→ **Texto de origem**:
○ ○ ○ ○ ○
SUIÇA BUSCA 'DIGNIDADE'
NA PROSTITUIÇÃO

por Ariane Gigon, Zurich
07.09.2010

Está em andamento um processo de grande amplidão em Zurique contra proxenetas e traficantes de mulheres. Ao longo das investigações foi demonstrado como se desenvolve a prostituição forçada e como as vítimas são tradadas de "mortas vivas", segundo uma procuradora.

Silvia Steiner sabe do que fala. A procuradora de Zurique é especialista do crime organizado e já instruiu vários processos de tráfico de mulheres e de prostituição forçada. Segundo ela, o que ocorre com as vítimas é um "assassinato social e emocional".
Foi o que ela declarou no tribunal de Zurique durante a acusação, no maior processo desse gênero até agora na Suíça, inclusive pelo número de vítimas que aceitou testemunhar: 16 mulheres. "Em um futuro previsível, nenhuma delas poderá ter uma vida cotidiana normal. Elas são mortas vivas", disse a procuradora Steiner.

A prostituição é cada vez mais importante em Zurique, sob todos os aspectos. Muito visível sobretudo na Sihlquai, uma rua muito movimentada atrás da estação ferroviária, causando muito incômodo aos habitantes dessa região.

A prostituição é legal na Suíça e as estrangeiras podem exercer, se requerem uma autorização, durante três meses por ano, mas a condição de serem independentes. No entanto, o meio está invadido de atividades criminais que a cidade de e o cantão (estado) de Zurique têm dificuldade de conter.

Meses de tortura
É um verdadeiro filme de horror que transcorre na sala do tribunal. Segundo a procuradora, as violências descritas pelas vítimas são tão traumatizantes que se questiona se as testemunhas nada omitiram, por contar é extremamente difícil.
○ ○ ○ ○ ○
→ **Lista de tarefas**:
1 – Reproduza do artigo sobre a prostituição em Zurique o trecho de "A prostituição é cada" a "é extremamente difícil.".
2 – Liste todos os trechos que aparecem entre aspas duplas no artigo sobre a prostituição em Zurique.

→ **Dados apresentados**:
○ ○ ○ ○ ○
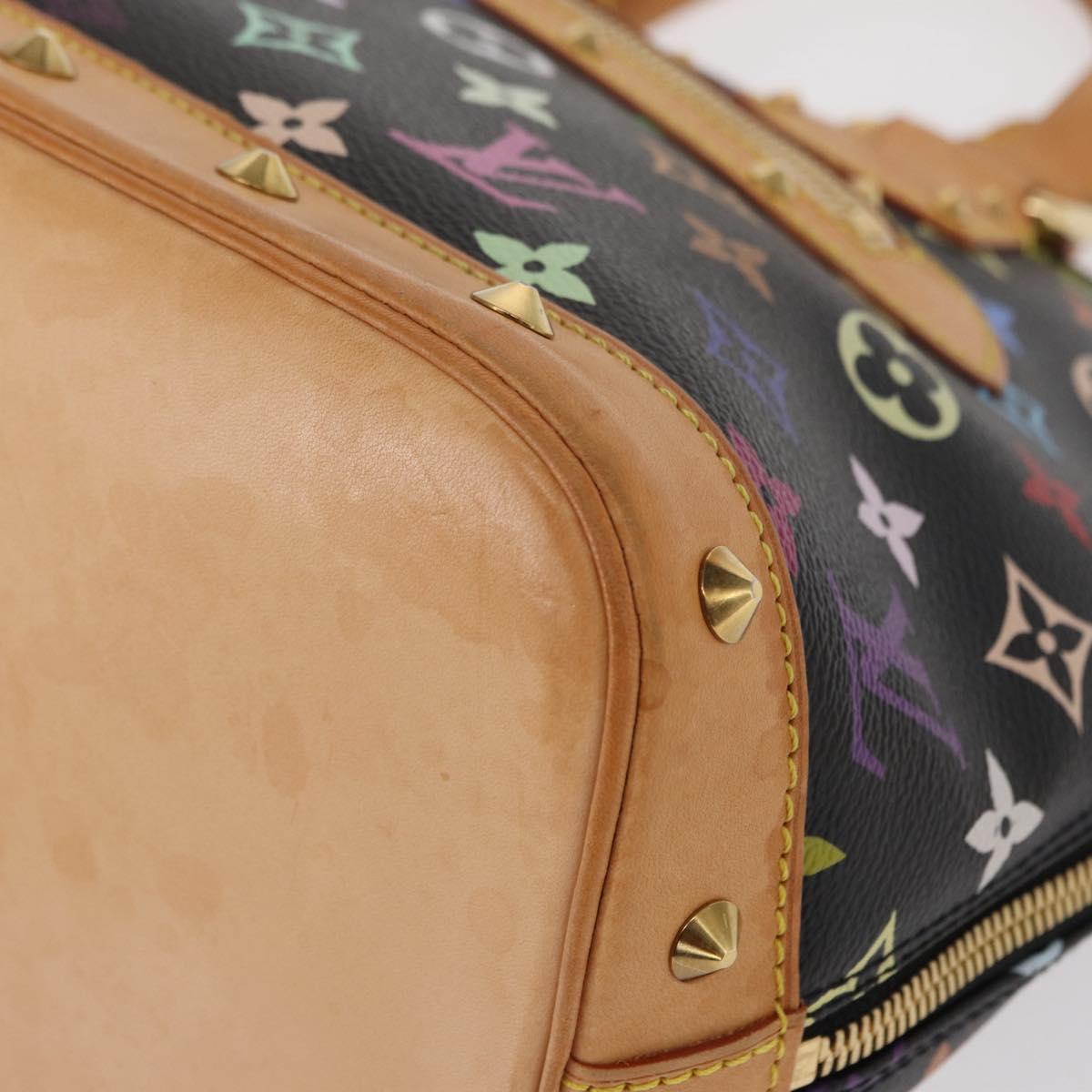 LOUIS VUITTON Monogram Multicolor Alma Hand Bag Black M92646 LV Auth ka920SAV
○ ○ ○ ○ ○
→ **Respostas**:
1 –
A prostituição é cada vez mais importante em Zurique, sob todos os aspectos. Muito visível sobretudo na Sihlquai, uma rua muito movimentada atrás da estação ferroviária, causando muito incômodo aos habitantes dessa região.

A prostituição é legal na Suíça e as estrangeiras podem exercer, se requerem uma autorização, durante três meses por ano, mas a condição de serem independentes. No entanto, o meio está invadido de atividades criminais que a cidade de e o cantão (estado) de Zurique têm dificuldade de conter.

Meses de tortura
É um verdadeiro filme de horror que transcorre na sala do tribunal. Segundo a procuradora, as violências descritas pelas vítimas são tão traumatizantes que se questiona se as testemunhas nada omitiram, por contar é extremamente difícil.

2 –
- "mortas vivas"
- "assassinato social e emocional"
- "Em um futuro previsível, nenhuma delas poderá ter uma vida cotidiana normal. Elas são mortas vivas"